### The problem
Retype the data below without altering anything.

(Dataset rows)

————

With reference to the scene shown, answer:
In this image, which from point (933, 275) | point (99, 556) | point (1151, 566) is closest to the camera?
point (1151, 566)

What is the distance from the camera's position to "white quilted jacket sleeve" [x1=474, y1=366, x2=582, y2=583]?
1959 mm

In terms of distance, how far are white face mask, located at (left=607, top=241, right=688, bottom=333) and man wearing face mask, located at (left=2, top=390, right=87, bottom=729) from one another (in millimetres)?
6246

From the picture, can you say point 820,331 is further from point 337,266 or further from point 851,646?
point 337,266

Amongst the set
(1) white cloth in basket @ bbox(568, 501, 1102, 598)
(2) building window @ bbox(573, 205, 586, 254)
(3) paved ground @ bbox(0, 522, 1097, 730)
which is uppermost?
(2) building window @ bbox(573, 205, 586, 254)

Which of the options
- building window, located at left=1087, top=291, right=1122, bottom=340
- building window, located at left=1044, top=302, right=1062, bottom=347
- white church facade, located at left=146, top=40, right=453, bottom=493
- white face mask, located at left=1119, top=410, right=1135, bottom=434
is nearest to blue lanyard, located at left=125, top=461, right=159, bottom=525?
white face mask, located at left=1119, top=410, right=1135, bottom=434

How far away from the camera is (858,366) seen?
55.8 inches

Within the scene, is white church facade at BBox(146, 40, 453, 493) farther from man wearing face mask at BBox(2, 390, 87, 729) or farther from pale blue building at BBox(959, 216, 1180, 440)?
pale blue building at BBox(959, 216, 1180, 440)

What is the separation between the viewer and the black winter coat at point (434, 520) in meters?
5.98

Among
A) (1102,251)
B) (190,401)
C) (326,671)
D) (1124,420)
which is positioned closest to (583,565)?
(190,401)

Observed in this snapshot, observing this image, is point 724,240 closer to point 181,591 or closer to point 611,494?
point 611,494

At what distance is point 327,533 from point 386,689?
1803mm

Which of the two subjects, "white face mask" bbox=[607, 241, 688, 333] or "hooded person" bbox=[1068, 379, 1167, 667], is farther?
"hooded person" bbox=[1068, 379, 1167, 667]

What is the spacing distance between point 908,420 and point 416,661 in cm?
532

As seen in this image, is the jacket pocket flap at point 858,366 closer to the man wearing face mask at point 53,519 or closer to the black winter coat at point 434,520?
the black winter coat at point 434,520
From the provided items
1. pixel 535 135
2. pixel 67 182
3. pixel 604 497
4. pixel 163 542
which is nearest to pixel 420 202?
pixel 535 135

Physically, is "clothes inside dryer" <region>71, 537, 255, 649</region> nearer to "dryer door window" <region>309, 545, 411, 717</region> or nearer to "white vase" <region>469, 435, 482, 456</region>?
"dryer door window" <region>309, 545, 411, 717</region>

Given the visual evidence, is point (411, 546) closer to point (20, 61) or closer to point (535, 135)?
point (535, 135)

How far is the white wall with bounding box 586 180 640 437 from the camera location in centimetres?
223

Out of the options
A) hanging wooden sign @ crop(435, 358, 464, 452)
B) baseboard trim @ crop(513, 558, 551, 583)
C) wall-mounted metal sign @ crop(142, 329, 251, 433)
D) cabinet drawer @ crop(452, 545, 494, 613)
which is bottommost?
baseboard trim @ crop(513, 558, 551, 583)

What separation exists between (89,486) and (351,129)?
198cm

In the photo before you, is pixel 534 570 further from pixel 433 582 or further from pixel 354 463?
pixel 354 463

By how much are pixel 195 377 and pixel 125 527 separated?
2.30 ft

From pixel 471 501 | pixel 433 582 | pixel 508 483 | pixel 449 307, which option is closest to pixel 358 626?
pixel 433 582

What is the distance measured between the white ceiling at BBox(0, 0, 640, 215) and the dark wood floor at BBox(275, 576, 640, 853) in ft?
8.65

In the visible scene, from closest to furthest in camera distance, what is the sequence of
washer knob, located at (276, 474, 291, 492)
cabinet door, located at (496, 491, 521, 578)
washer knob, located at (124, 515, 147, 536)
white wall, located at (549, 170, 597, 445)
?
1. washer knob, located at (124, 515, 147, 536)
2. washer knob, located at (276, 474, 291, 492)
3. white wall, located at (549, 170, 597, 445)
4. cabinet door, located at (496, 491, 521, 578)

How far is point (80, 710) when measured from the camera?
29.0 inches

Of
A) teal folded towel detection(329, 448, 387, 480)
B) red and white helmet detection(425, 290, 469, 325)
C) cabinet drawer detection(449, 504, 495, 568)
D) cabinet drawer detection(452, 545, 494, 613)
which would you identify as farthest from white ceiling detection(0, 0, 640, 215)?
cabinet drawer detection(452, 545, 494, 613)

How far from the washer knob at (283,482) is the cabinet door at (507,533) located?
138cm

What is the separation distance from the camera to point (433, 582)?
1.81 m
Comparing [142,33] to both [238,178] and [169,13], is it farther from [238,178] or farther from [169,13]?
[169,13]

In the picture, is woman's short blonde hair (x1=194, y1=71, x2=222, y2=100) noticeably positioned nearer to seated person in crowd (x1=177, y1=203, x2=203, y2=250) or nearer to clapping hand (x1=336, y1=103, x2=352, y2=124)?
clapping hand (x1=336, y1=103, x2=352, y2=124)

————

### Written reply
With reference to the scene shown, answer:
In this image, which from point (933, 275) | point (99, 556) | point (1151, 566) is closest to the camera?
point (1151, 566)

What is the distance from the camera's position to "white quilted jacket sleeve" [x1=474, y1=366, x2=582, y2=583]?
1959 mm

In terms of distance, how far are white face mask, located at (left=607, top=241, right=688, bottom=333) and man wearing face mask, located at (left=2, top=390, right=87, bottom=729) from one another (in millimetres)?
6246

From the picture, can you say point 820,331 is further from point 337,266 or further from point 851,646?
point 337,266

Amongst the set
(1) white cloth in basket @ bbox(568, 501, 1102, 598)
(2) building window @ bbox(573, 205, 586, 254)
(3) paved ground @ bbox(0, 522, 1097, 730)
which is uppermost?
(2) building window @ bbox(573, 205, 586, 254)

Which of the options
- building window, located at left=1087, top=291, right=1122, bottom=340
- building window, located at left=1044, top=302, right=1062, bottom=347
- white church facade, located at left=146, top=40, right=453, bottom=493
- white face mask, located at left=1119, top=410, right=1135, bottom=434
is nearest to blue lanyard, located at left=125, top=461, right=159, bottom=525?
white face mask, located at left=1119, top=410, right=1135, bottom=434

How far away from the camera is (858,366) seen?
55.8 inches

Within the scene, is white church facade at BBox(146, 40, 453, 493) farther from man wearing face mask at BBox(2, 390, 87, 729) or farther from pale blue building at BBox(959, 216, 1180, 440)?
pale blue building at BBox(959, 216, 1180, 440)

What is the separation between the viewer and the black winter coat at point (434, 520) in meters?
5.98

Among
A) (1102,251)
B) (190,401)
C) (326,671)
D) (1124,420)
which is positioned closest to (583,565)?
(190,401)

Observed in this snapshot, observing this image, is point 724,240 closer to point 181,591 or closer to point 611,494?
point 611,494

At what distance is point 327,533 from point 386,689?
1803mm

Which of the two subjects, "white face mask" bbox=[607, 241, 688, 333] or "hooded person" bbox=[1068, 379, 1167, 667], is farther?
"hooded person" bbox=[1068, 379, 1167, 667]

What is the spacing distance between point 908,420 and point 416,661 in cm?
532

As seen in this image, is the jacket pocket flap at point 858,366 closer to the man wearing face mask at point 53,519 or closer to the black winter coat at point 434,520?
the black winter coat at point 434,520
From the provided items
1. pixel 535 135
2. pixel 67 182
3. pixel 604 497
4. pixel 163 542
which is nearest to pixel 420 202?
pixel 535 135

Physically, is "clothes inside dryer" <region>71, 537, 255, 649</region> nearer to "dryer door window" <region>309, 545, 411, 717</region> or nearer to "white vase" <region>469, 435, 482, 456</region>?
"dryer door window" <region>309, 545, 411, 717</region>

Given the visual evidence, is point (411, 546) closer to point (20, 61) or closer to point (535, 135)?
point (535, 135)

How far is the white wall with bounding box 586 180 640 437 from the camera location in centimetres?
223

Out of the options
A) hanging wooden sign @ crop(435, 358, 464, 452)
B) baseboard trim @ crop(513, 558, 551, 583)
C) wall-mounted metal sign @ crop(142, 329, 251, 433)
D) cabinet drawer @ crop(452, 545, 494, 613)
which is bottommost?
baseboard trim @ crop(513, 558, 551, 583)

What separation exists between (89,486) and (351,129)?
198cm

In the photo before you, is pixel 534 570 further from pixel 433 582 or further from pixel 354 463?
pixel 354 463

By how much are pixel 195 377 and pixel 125 527 separated?
2.30 ft

From pixel 471 501 | pixel 433 582 | pixel 508 483 | pixel 449 307, which option is closest to pixel 358 626?
pixel 433 582

What is the distance measured between the white ceiling at BBox(0, 0, 640, 215) and the dark wood floor at BBox(275, 576, 640, 853) in ft?
8.65

In the visible scene, from closest to furthest in camera distance, what is the sequence of
washer knob, located at (276, 474, 291, 492)
cabinet door, located at (496, 491, 521, 578)
washer knob, located at (124, 515, 147, 536)
white wall, located at (549, 170, 597, 445)
?
1. washer knob, located at (124, 515, 147, 536)
2. washer knob, located at (276, 474, 291, 492)
3. white wall, located at (549, 170, 597, 445)
4. cabinet door, located at (496, 491, 521, 578)

How far is point (80, 710) when measured from the camera?
29.0 inches

Of
A) teal folded towel detection(329, 448, 387, 480)
B) red and white helmet detection(425, 290, 469, 325)
C) cabinet drawer detection(449, 504, 495, 568)
D) cabinet drawer detection(452, 545, 494, 613)
which would you identify as farthest from white ceiling detection(0, 0, 640, 215)?
cabinet drawer detection(452, 545, 494, 613)

How far from the washer knob at (283,482) is the cabinet door at (507,533) located?
138cm

What is the separation distance from the camera to point (433, 582)?
1.81 m
Comparing [142,33] to both [238,178] and [169,13], is it farther from [238,178] or farther from [169,13]?
[169,13]

In the picture, is woman's short blonde hair (x1=194, y1=71, x2=222, y2=100) noticeably positioned nearer to seated person in crowd (x1=177, y1=203, x2=203, y2=250) or nearer to clapping hand (x1=336, y1=103, x2=352, y2=124)?
clapping hand (x1=336, y1=103, x2=352, y2=124)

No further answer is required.